• LISTE DES TÂCHES
• A. Répondez à ces questions sur le texte consacré à John Henry Newman :
(i) Combien de personnes auront reçu le titre de docteur de l'Église une fois Newman proclamé ?
(ii) De quoi le père Fernando Cavaller est-il docteur ?
(iii) Selon Cavaller, de quoi Newman est-il le « docteur » ?
• B. Rédigez la suite du texte sur John Henry Newman à partir de sa dernière phrase.

Aujourd’hui, le Saint-Père, le pape Léon XIV déclarera John Henry Newman, docteur de l’Eglise, il sera le 38° à recevoir cet illustre titre qui fait de lui et de ses écrits une référence sûr pour l’interprétation de la Révélation, c’est-à-dire de la foi qui, depuis Israël, l’Eglise recueille et garde en son sein comme son bien le plus précieux. La proclamation à ce titre de cet homme d’Eglise est à bien des égards très significatif comme le montre cette homélie que nous publions ici, du père Fernando Cavaller, docteur en théologie et grand spécialiste de Newman en Argentine. Newman en effet unit en lui, vie et foi, comme tous les saints, avec cette expérience de conversion de l’anglicanisme au catholicisme qui fait de lui, selon Cavaller, le « docteur du développement du dogme ».

• DONNÉES FOURNIES

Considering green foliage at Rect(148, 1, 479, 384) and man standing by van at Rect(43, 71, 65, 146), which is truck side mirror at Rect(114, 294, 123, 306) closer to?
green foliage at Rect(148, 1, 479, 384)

• RÉPONSES PAR TÂCHE
• A.
(i) Trente-huit : Newman sera le 38e à recevoir ce titre.
(ii) Le père Fernando Cavaller est docteur en théologie.
(iii) Newman est le « docteur du développement du dogme ».

• B.
Saint John Henry Newman

 

Chers amis, je n’ai jamais eu autant de mal à réfléchir et à rédiger une homélie comme celle-ci. Tant de choses que je voudrais dire sur Newman et tant d’expériences personnelles vécues se bousculent dans mon esprit qu’il m’est difficile de les concilier. Je suis submergé par l’impression d’avoir pu, au cours de ma vie, le voir béatifié, canonisé et nommé Docteur de l’Église. Ce fut une histoire très brève par rapport à ce qui est habituel dans l’Église et encore plus par rapport à la durée d’une vie humaine. 

La cause de béatification de Newman a été ouverte en 1958 dans l’évêché de Birmingham, sous le pontificat de Pie XII, qui l’a nommé Serviteur de Dieu. Paul VI a tenté d’accélérer le processus, mais il est resté Serviteur de Dieu. Et cela même lorsque nous avons fondé notre Association des Amis de Newman en Argentine le 27 septembre 1990, à l’occasion du centenaire de sa mort. Cinq mois plus tard, le 22 février 1991, il a été nommé Vénérable par Jean-Paul II après que celui-ci eut approuvé ses vertus héroïques. Il est resté vénérable pendant 19 ans, jusqu’au 19 septembre 2010, date à laquelle Benoît XVI l’a déclaré Bienheureux lors de sa mémorable visite au Royaume-Uni. Lorsque j’ai pu le saluer après cette visite, il m’a dit en souriant, tout en tenant mes mains entre les siennes : « Vous avez un bon patron. Maintenant, vient la canonisation ».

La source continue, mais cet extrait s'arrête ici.